Submitted by Editor on

 BEAUTIFUL NEW GALLERY SPACE IN THE HEART OF BROUGHTON 

The Ingleby Gallery opened its doors for the first time this morning at new premises on the corner of Barony Street and Albany Street Lane. 

The interior of the Glasite Meeting House has been transformed from a fascinating but forlorn time capsule with all the freshness of a long uncleaned fishtank to a sublimely airy space which now accommodates with becoming modesty an exhibition of five new works by Scottish artist Callum Innes.

Appropriately enough, Innes is fascinated by light and describes his paintings as being in essence about luminosity. ‘Through the continuous application and removal of paint,’ read the exhibition notes, ‘Innes describes how he leaves “the remnants of each layer” exposed’, expressing in abstract variations of form and blue what he describes as ‘a kind of human fragility’. 

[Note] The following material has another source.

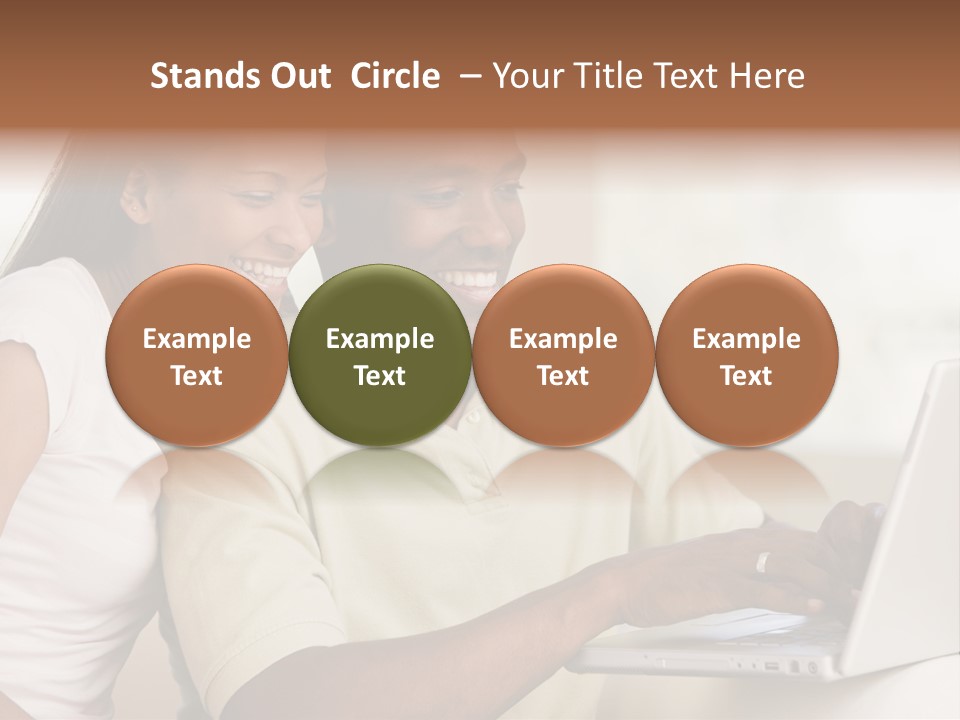 Stands Out Circle – Your Title Text Here

Example Text

Example Text

Example Text

Example Text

I found these works utterly beguiling, and the play of pale yellow on one of them, cast through the freshly cleaned cupola, a touching celebration of the building’s venerable past and exciting future.

Well done Innes, well done  the Inglebys, and well done the Scottish Historic Buildings Trust for making all this possible—AM

Callum Innes’s Byzantine Blue, Delft Blue, Paris Blue continues at the Ingleby Gallery (33 Broughton Street) until 14 July.